The opening of the One New Change shopping centre has certainly created a buzz in the City of London. The development brings together big brands including Banana Republic, Topshop and Next, alongside high end labels such as Karen Millen and Kurt Geiger. Diners also have not been forgotten and when I visited last Friday Byron and Nando’s had two of the largest queues.
One question is whether by opening seven days a week the centre will be able to change shopping habits in this part of central London, an area previously closed to shoppers at the weekends. It seems unlikely that London residents will travel to the city at the weekend when there are larger, more comprehensive retail centres such as the West End and Westfield London on offer, or Canary Wharf which provides parking. Indeed, it is felt that there will be little negative impact on spend levels in these retail centres as a result of the new development.

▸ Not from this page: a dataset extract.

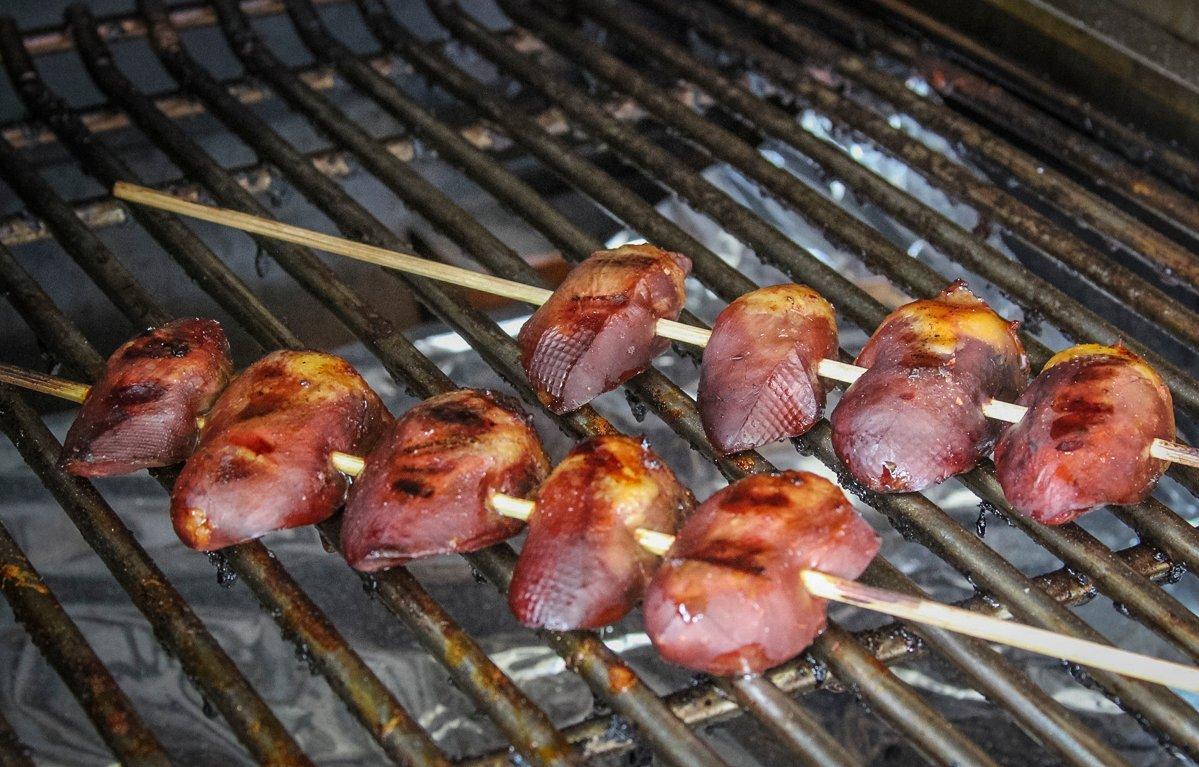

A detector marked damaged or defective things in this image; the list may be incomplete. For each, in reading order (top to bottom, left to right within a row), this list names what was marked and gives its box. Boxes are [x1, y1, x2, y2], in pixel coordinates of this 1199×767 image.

It would therefore seem that One New Change will be largely reliant on tourist trade at the weekends. As such it will be susceptible to currency fluctuations and other variables affecting tourist retail spend. There is also the question as to whether tourists will be aware of a new shopping centre within the city of London. Is the retail offer strong enough to pull tourists away from St Paul’s and persuade them to part with their holiday money? The addition of a good leisure offer will undoubtedly make the centre more appealing to tourists but only time will tell whether it can change retail spend patterns in the capital.